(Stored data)
- Opening Delimiter -

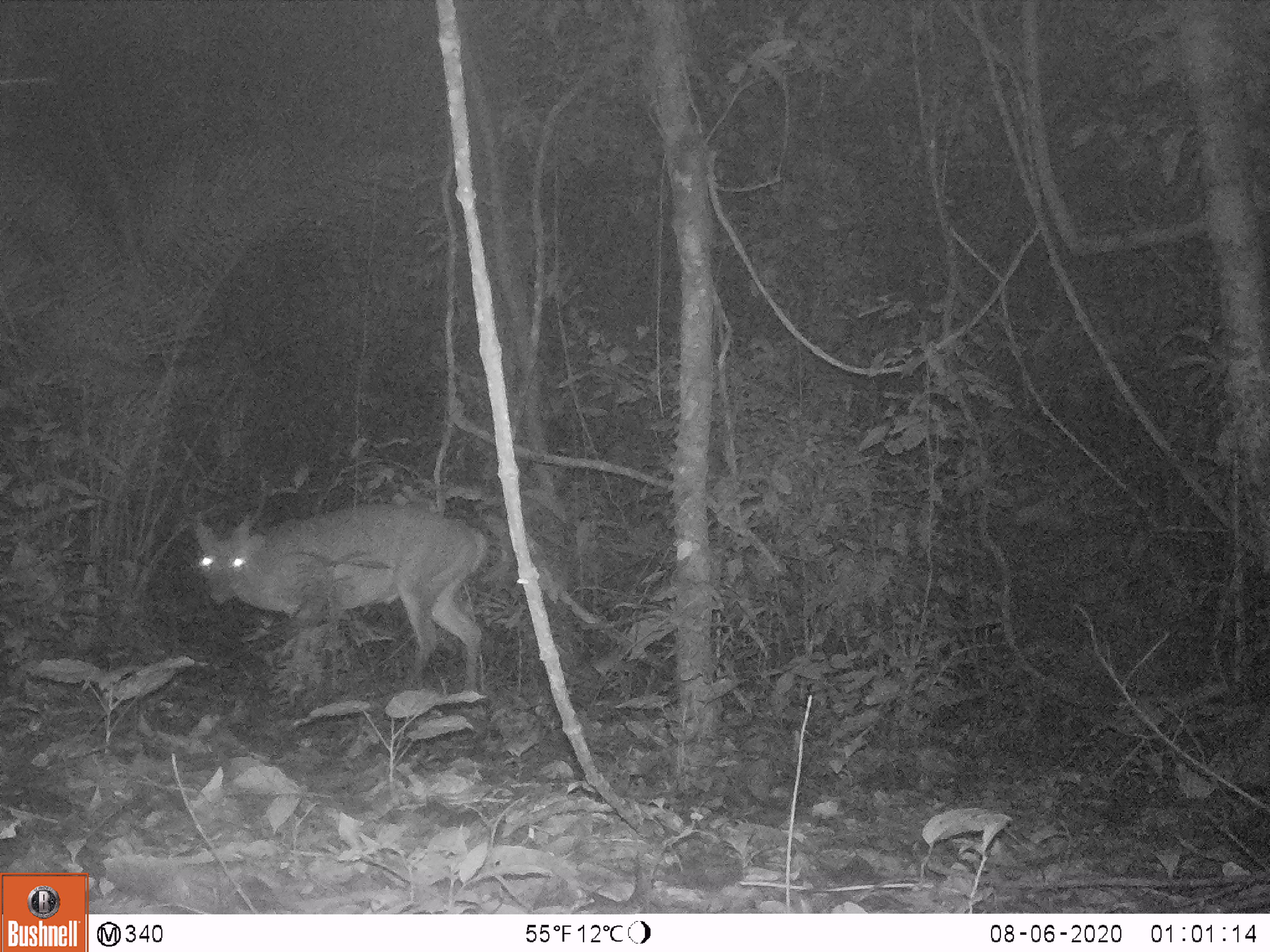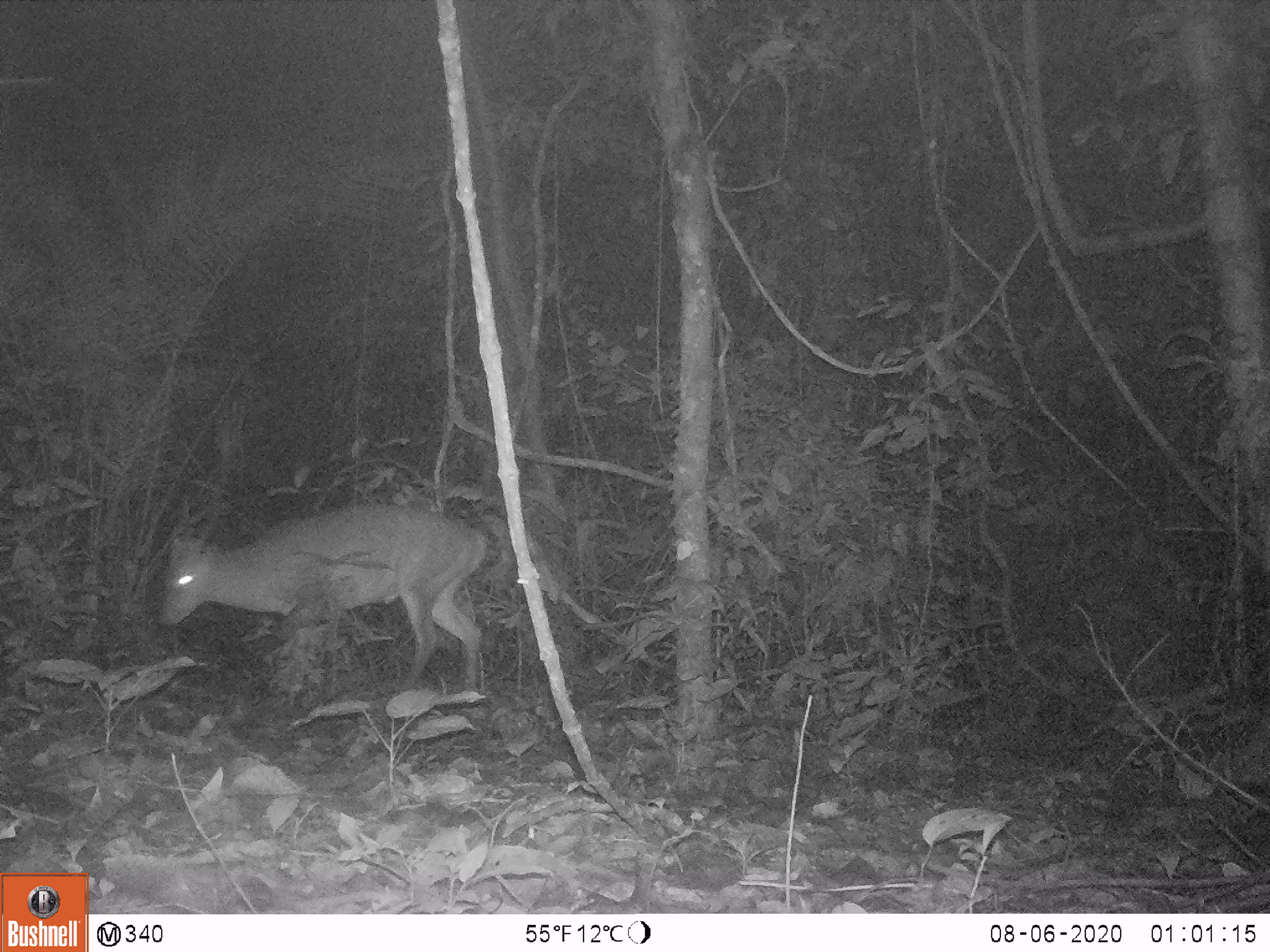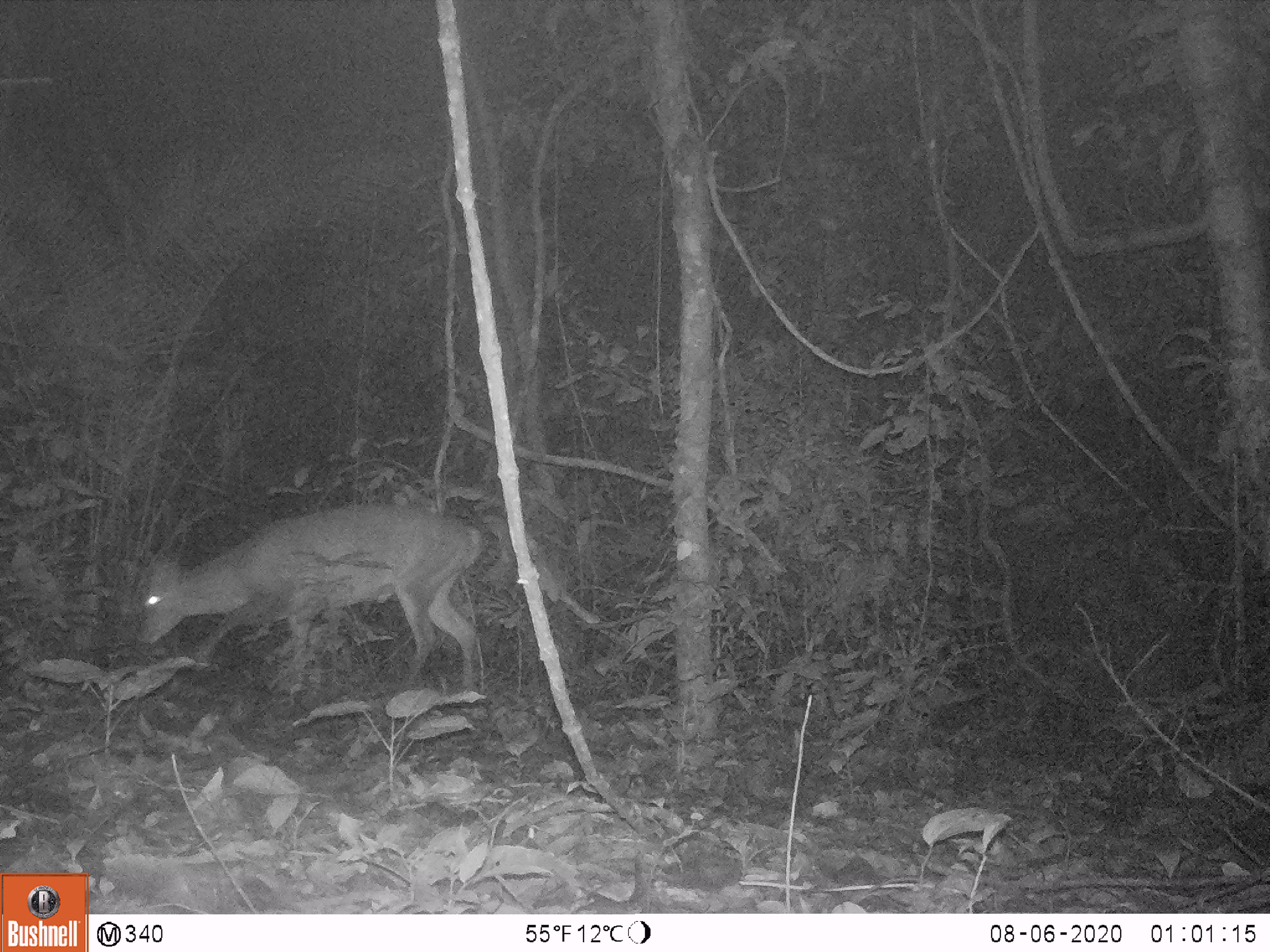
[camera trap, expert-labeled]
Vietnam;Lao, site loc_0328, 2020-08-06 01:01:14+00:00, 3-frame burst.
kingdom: Animalia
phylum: Chordata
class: Mammalia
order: Artiodactyla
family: Cervidae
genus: Muntiacus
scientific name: Muntiacus vuquangensis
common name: large-antlered muntjac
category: large antlered muntjac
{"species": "large antlered muntjac (large-antlered muntjac) (Muntiacus vuquangensis)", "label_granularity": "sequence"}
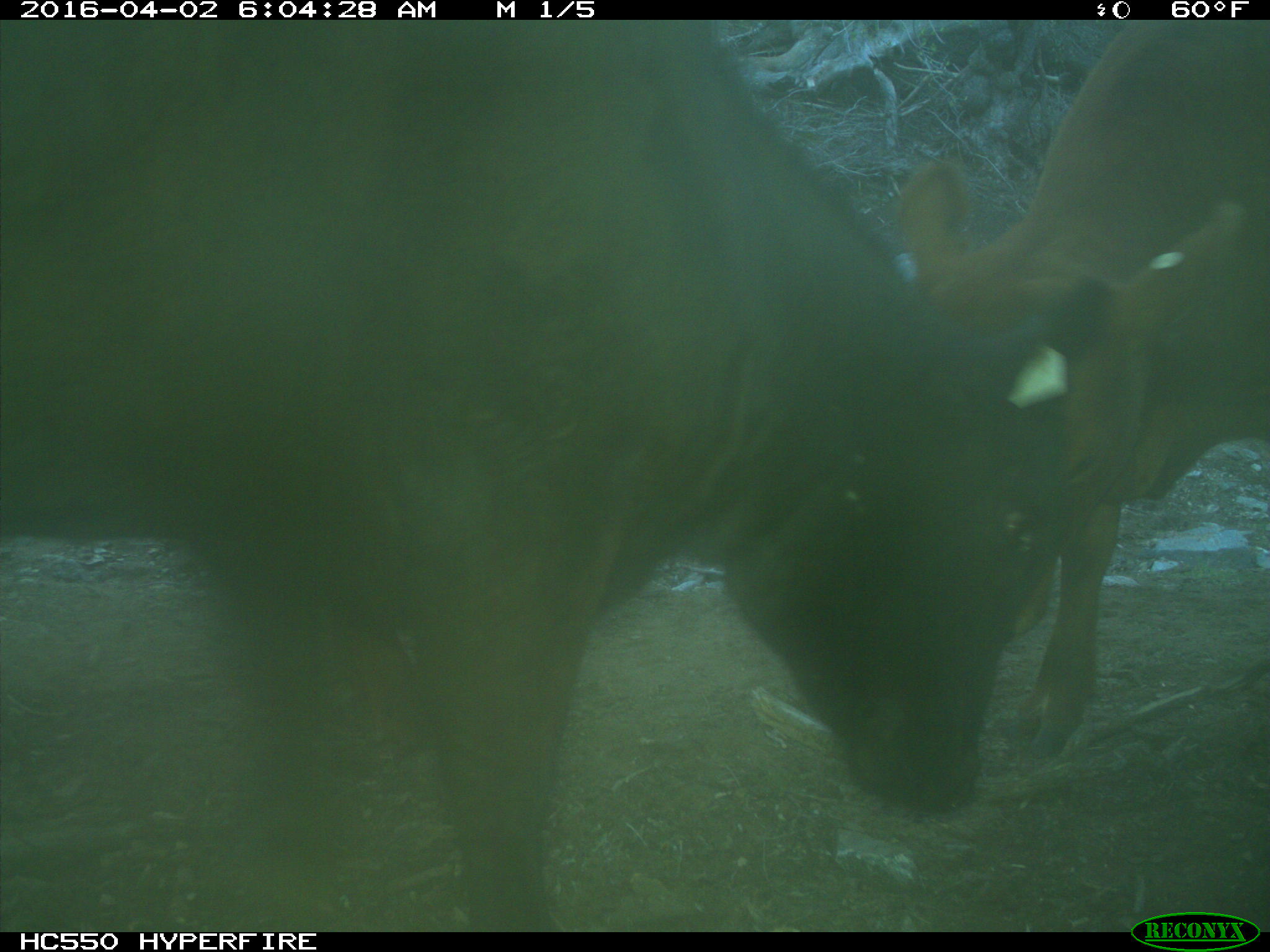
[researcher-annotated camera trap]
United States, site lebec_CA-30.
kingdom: Animalia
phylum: Chordata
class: Mammalia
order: Artiodactyla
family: Bovidae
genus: Bos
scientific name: Bos taurus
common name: domestic cow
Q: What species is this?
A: Bos taurus (domestic cow).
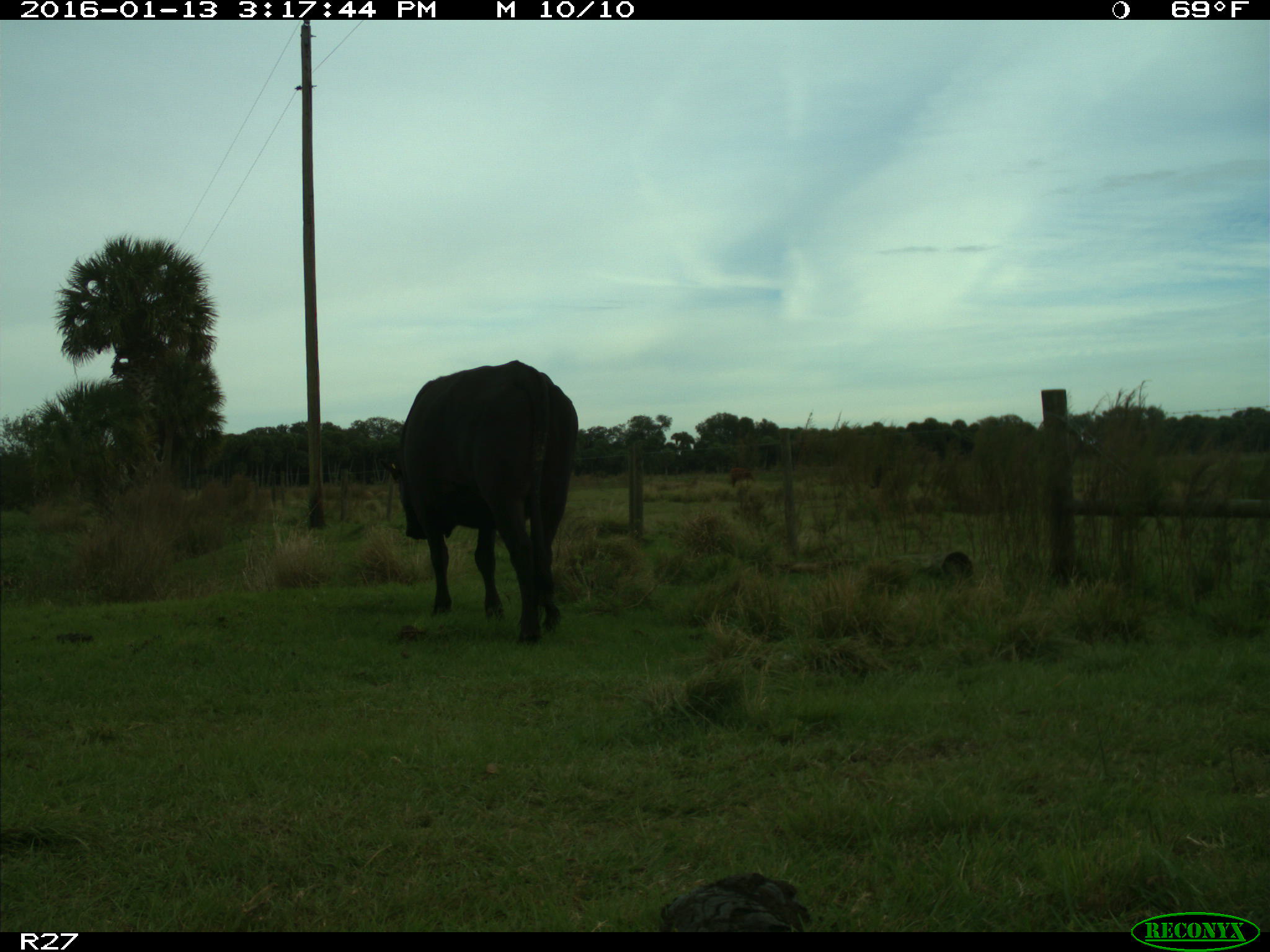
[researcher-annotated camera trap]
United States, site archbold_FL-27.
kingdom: Animalia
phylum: Chordata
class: Mammalia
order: Artiodactyla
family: Bovidae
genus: Bos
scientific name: Bos taurus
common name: domestic cow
Bos taurus (domestic cow).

- Closing Delimiter -

**YOUR GOAL**
With the pictures left out, give again exactly the lines from the one with "common name: large-antlered muntjac" through the end of the data, both included.

**SOLUTION TO THE EXERCISE**
common name: large-antlered muntjac
category: large antlered muntjac
{"species": "large antlered muntjac (large-antlered muntjac) (Muntiacus vuquangensis)", "label_granularity": "sequence"}
[researcher-annotated camera trap]
United States, site lebec_CA-30.
kingdom: Animalia
phylum: Chordata
class: Mammalia
order: Artiodactyla
family: Bovidae
genus: Bos
scientific name: Bos taurus
common name: domestic cow
Q: What species is this?
A: Bos taurus (domestic cow).
[researcher-annotated camera trap]
United States, site archbold_FL-27.
kingdom: Animalia
phylum: Chordata
class: Mammalia
order: Artiodactyla
family: Bovidae
genus: Bos
scientific name: Bos taurus
common name: domestic cow
Bos taurus (domestic cow).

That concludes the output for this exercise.